▸ **Exercise**: Find every line below with the word "category" in it, and copy each one.

Collection entries:
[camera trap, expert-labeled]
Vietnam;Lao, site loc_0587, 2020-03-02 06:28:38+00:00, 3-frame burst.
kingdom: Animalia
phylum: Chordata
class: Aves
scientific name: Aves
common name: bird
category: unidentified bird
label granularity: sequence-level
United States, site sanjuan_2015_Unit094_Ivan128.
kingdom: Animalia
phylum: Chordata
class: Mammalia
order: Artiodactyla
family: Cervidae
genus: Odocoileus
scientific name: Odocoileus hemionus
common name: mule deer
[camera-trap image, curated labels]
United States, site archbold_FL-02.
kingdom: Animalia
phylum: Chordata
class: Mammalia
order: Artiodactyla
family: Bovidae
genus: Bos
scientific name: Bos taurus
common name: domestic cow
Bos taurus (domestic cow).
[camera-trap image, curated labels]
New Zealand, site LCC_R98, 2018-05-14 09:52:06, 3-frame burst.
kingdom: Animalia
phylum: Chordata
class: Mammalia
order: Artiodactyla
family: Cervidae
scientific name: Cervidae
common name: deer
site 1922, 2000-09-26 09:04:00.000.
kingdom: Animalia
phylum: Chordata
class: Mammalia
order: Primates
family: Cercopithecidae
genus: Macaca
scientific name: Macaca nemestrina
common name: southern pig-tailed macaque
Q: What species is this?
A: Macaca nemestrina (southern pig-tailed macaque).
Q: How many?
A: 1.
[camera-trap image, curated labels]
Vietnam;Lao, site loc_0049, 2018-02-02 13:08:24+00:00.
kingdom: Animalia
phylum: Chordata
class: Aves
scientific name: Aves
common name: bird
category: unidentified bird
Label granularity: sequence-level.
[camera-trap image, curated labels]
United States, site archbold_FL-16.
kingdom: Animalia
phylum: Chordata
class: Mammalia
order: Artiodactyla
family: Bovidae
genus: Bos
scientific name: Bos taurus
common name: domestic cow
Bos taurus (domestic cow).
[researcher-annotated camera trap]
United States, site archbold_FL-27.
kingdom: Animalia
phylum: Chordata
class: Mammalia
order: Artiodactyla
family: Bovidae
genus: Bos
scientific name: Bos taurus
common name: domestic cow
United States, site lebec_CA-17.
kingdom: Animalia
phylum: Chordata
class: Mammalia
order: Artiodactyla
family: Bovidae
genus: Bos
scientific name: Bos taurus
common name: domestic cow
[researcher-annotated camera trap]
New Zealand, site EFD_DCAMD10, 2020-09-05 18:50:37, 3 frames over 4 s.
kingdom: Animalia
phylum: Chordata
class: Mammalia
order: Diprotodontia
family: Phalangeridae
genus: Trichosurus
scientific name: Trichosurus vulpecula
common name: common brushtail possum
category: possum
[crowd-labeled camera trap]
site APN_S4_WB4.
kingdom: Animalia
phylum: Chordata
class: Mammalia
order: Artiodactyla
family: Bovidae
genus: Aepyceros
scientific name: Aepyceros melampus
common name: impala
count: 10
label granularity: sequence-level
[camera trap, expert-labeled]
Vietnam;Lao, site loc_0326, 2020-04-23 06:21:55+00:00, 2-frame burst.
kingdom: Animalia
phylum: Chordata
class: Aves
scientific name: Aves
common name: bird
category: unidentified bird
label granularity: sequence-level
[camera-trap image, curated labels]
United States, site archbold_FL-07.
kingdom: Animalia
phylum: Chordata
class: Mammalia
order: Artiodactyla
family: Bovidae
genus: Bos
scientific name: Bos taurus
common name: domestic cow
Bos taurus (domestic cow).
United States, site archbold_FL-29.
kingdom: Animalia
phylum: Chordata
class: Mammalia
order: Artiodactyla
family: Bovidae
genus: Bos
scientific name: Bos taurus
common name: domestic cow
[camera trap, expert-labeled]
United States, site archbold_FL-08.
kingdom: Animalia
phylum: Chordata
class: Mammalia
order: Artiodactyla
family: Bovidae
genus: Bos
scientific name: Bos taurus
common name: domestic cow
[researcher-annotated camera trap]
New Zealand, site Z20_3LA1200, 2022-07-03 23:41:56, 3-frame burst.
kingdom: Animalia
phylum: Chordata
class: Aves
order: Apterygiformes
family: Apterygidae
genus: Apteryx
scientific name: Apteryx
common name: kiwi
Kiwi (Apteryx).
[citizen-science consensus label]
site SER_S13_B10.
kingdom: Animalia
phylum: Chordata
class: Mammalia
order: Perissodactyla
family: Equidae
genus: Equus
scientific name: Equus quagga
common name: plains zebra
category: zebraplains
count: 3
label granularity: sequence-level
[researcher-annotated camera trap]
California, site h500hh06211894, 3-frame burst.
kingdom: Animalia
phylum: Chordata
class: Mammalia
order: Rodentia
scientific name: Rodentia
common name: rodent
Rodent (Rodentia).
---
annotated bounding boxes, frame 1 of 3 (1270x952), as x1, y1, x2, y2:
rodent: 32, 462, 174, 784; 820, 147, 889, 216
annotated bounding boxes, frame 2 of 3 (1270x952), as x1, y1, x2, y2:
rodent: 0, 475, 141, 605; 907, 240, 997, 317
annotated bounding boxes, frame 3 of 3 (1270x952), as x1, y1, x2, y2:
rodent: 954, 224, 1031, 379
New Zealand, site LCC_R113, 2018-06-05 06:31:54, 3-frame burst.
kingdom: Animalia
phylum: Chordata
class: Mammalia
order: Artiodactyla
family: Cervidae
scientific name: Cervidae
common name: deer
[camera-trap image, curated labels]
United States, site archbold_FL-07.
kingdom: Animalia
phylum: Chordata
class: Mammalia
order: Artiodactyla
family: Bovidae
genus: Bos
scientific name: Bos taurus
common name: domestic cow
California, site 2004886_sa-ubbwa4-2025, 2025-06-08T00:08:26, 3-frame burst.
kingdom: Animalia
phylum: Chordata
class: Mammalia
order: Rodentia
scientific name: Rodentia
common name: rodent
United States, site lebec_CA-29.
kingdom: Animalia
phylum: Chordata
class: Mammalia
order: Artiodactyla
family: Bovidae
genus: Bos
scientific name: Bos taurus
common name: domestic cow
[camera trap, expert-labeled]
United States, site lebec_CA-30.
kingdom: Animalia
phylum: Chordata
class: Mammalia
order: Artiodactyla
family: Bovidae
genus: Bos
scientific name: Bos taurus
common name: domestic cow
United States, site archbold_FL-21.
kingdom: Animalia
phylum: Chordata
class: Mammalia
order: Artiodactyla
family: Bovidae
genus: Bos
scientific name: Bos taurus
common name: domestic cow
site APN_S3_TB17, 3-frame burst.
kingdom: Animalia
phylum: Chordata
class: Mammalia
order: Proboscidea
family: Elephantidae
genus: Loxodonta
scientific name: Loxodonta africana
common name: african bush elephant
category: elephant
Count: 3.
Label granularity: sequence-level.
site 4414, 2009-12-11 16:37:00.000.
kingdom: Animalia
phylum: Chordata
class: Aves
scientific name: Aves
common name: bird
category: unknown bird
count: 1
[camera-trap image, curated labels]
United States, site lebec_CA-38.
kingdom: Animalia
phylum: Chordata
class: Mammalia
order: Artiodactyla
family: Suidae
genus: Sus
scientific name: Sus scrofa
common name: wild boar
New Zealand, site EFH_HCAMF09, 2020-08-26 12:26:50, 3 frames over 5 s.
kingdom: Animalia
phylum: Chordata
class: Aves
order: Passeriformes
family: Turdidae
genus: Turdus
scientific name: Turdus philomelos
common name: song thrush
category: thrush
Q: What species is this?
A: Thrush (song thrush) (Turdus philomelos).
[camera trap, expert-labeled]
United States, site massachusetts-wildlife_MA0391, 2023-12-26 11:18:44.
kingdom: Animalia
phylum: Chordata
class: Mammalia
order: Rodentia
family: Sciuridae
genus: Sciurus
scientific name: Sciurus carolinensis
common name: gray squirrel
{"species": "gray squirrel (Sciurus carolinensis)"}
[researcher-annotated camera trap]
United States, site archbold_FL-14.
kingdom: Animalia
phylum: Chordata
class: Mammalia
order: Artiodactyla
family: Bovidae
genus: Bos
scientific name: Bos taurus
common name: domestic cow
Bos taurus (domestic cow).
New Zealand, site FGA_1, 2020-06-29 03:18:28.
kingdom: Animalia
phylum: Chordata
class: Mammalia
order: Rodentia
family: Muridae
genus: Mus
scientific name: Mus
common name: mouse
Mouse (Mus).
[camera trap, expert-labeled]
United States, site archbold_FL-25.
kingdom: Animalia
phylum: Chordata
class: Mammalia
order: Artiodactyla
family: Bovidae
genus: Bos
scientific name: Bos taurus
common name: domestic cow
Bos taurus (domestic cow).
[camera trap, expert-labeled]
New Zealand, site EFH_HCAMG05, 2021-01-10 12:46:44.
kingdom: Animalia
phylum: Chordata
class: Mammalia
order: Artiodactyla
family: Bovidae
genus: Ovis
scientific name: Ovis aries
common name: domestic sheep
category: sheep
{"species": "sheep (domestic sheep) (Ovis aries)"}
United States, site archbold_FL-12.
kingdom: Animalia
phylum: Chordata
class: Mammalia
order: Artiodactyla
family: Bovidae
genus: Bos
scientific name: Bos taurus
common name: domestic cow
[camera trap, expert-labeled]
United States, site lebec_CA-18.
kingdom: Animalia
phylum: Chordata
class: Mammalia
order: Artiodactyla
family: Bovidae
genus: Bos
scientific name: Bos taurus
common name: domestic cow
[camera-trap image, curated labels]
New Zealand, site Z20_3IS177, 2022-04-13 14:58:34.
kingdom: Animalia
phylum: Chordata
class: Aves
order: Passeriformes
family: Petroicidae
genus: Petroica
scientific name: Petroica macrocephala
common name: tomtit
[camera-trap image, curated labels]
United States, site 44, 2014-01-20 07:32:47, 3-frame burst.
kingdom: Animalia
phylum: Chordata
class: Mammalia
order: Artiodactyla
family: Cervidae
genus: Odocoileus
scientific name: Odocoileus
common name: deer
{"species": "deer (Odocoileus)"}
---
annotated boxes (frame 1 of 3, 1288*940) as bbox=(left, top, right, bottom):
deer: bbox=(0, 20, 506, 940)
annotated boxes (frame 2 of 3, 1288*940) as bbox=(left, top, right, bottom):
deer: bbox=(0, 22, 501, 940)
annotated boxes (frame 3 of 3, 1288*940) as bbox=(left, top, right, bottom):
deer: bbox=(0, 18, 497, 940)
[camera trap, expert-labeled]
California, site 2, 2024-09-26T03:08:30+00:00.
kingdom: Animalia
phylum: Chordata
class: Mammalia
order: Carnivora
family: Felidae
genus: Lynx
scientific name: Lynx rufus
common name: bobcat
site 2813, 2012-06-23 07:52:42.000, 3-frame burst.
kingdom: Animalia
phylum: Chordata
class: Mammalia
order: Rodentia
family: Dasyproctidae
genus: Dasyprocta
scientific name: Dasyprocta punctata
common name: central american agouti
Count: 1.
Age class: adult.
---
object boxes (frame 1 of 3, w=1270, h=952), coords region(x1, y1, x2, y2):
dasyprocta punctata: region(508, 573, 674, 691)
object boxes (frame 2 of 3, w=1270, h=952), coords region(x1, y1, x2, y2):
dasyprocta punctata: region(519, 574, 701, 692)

▸ **Written response**:
category: unidentified bird
category: unidentified bird
category: possum
category: unidentified bird
category: zebraplains
category: elephant
category: unknown bird
category: thrush
category: sheep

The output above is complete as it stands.